TASK DETAILS
From the listing below, copy every line with the word "sale".

⁂

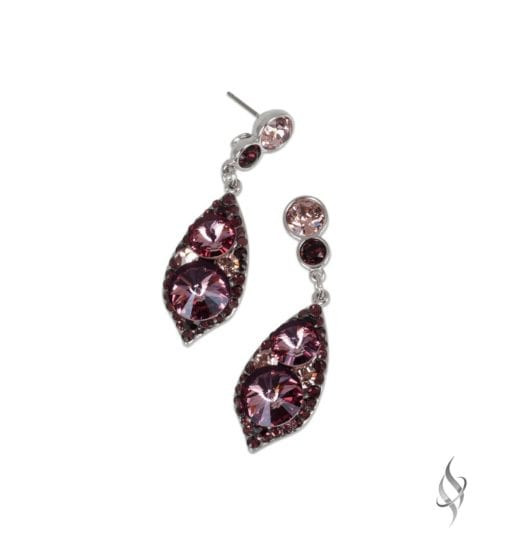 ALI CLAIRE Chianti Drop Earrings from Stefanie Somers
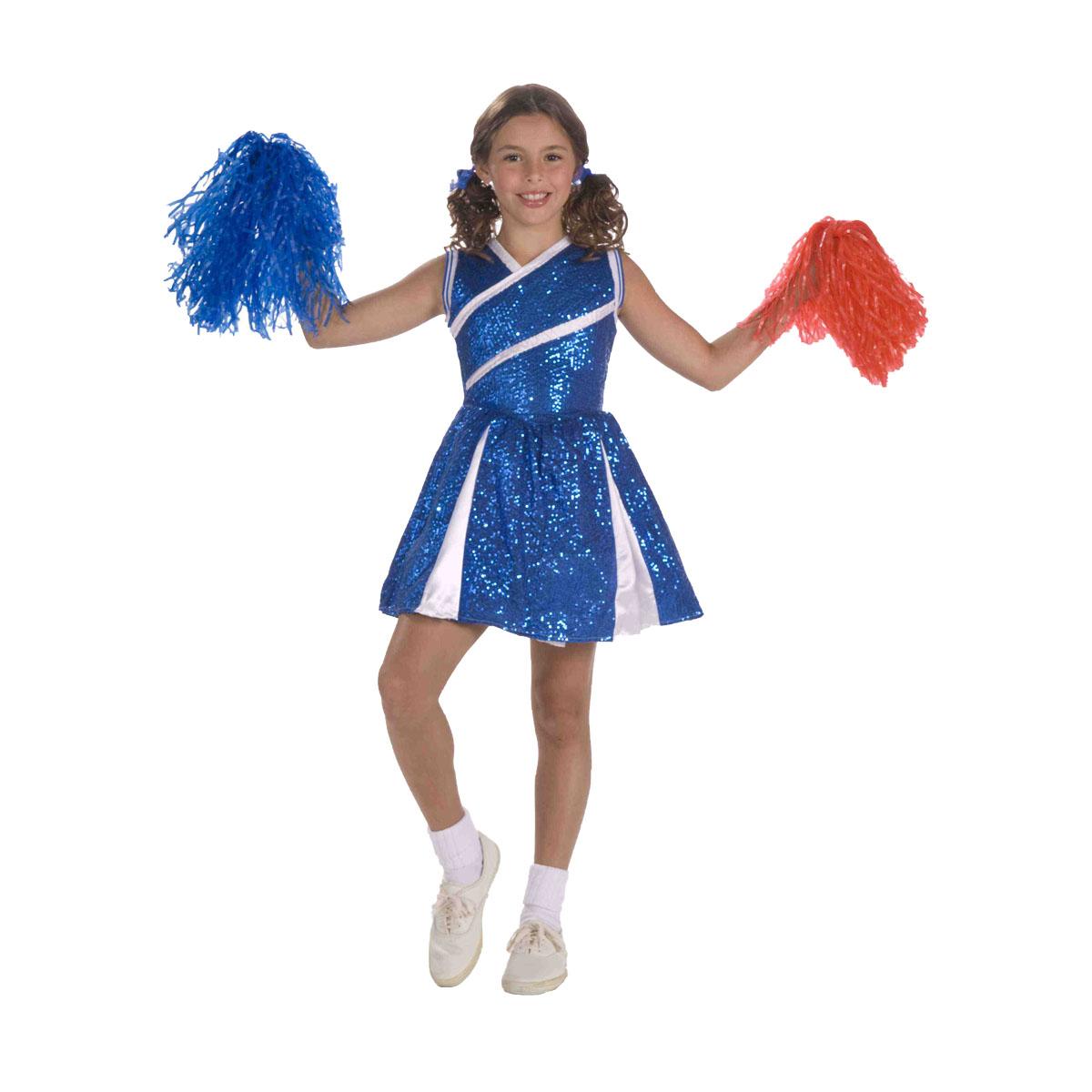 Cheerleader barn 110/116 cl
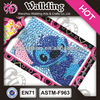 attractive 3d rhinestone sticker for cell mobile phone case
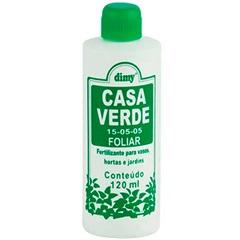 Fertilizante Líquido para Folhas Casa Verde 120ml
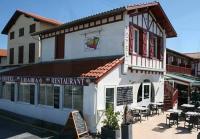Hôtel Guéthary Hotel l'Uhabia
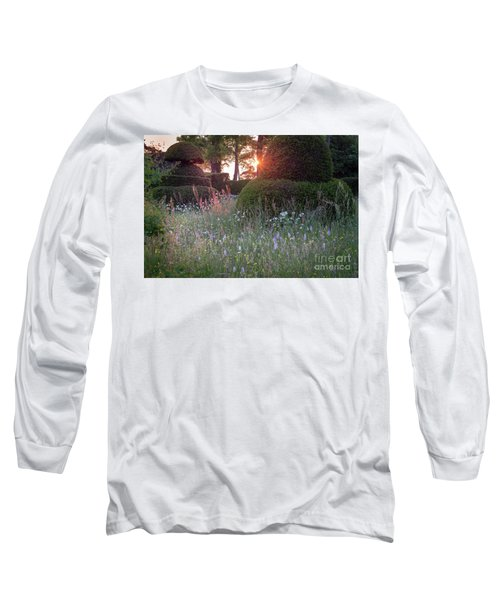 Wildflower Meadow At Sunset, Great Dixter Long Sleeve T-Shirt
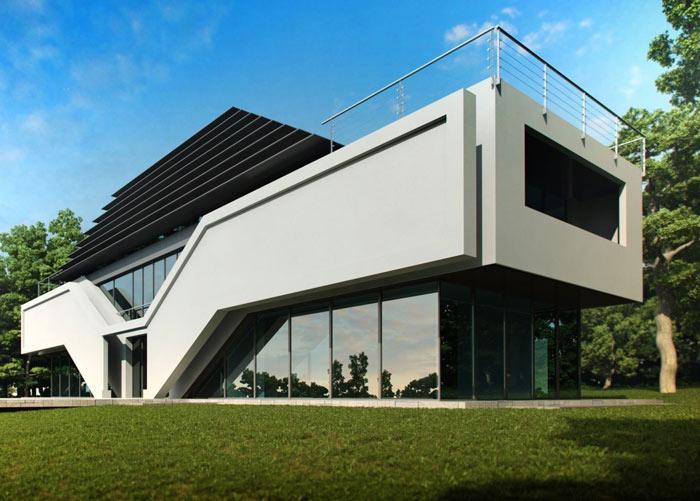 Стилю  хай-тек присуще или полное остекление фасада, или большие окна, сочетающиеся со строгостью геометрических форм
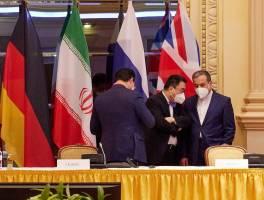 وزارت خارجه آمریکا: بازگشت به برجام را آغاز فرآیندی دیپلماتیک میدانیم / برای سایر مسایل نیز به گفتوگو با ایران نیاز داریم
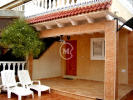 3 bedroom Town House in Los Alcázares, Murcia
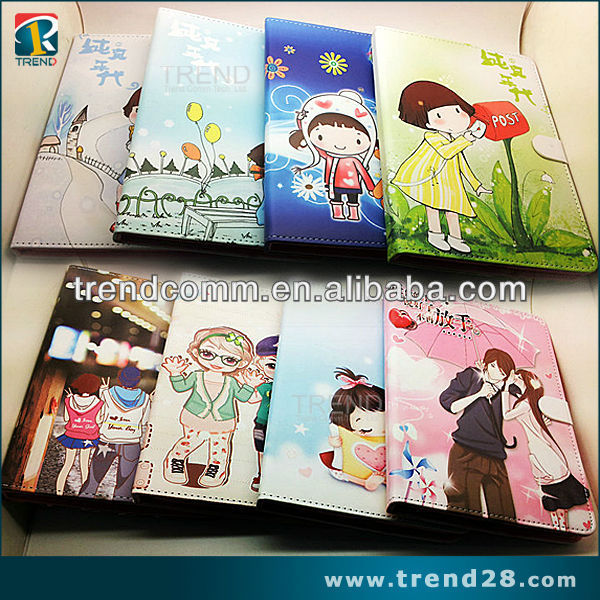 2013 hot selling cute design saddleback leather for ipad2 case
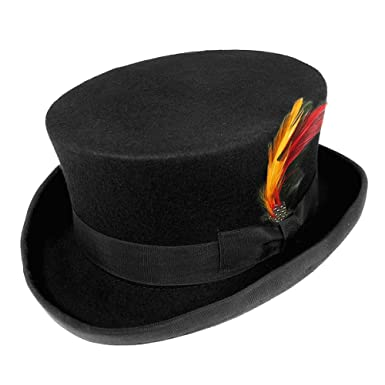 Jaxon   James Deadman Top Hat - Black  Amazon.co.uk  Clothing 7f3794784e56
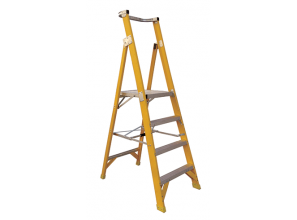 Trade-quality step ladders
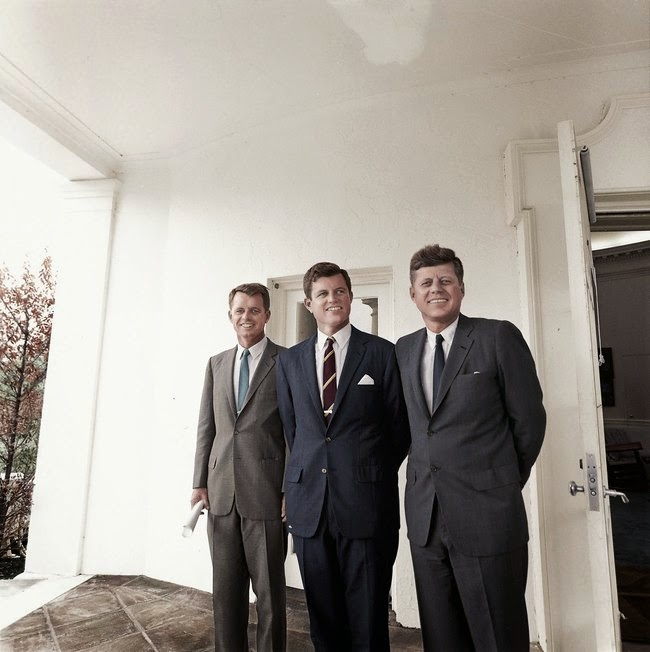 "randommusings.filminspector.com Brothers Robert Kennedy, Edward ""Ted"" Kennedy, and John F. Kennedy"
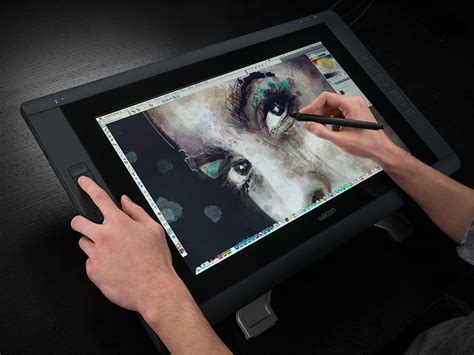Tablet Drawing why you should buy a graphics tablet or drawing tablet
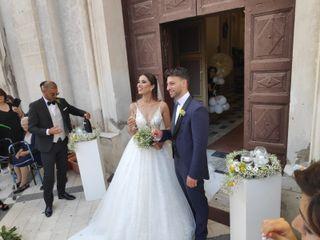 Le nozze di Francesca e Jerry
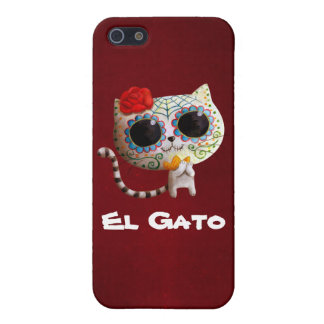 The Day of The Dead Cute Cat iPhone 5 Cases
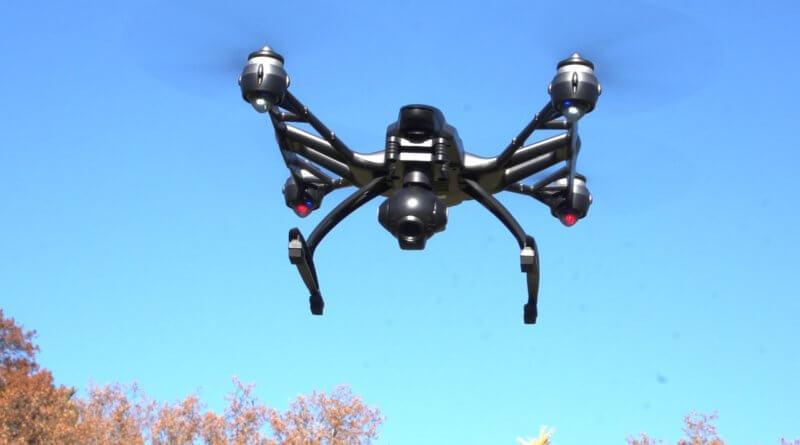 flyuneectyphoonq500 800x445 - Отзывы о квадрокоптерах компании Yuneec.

⁂

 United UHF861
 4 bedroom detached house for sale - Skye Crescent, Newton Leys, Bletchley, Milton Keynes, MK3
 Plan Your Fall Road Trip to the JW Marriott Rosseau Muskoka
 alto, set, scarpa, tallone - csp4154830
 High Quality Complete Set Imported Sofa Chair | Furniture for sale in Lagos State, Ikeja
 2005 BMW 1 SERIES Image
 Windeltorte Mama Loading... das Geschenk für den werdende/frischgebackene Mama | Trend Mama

⁂

REPLY
 4 bedroom detached house for sale - Skye Crescent, Newton Leys, Bletchley, Milton Keynes, MK3
 High Quality Complete Set Imported Sofa Chair | Furniture for sale in Lagos State, Ikeja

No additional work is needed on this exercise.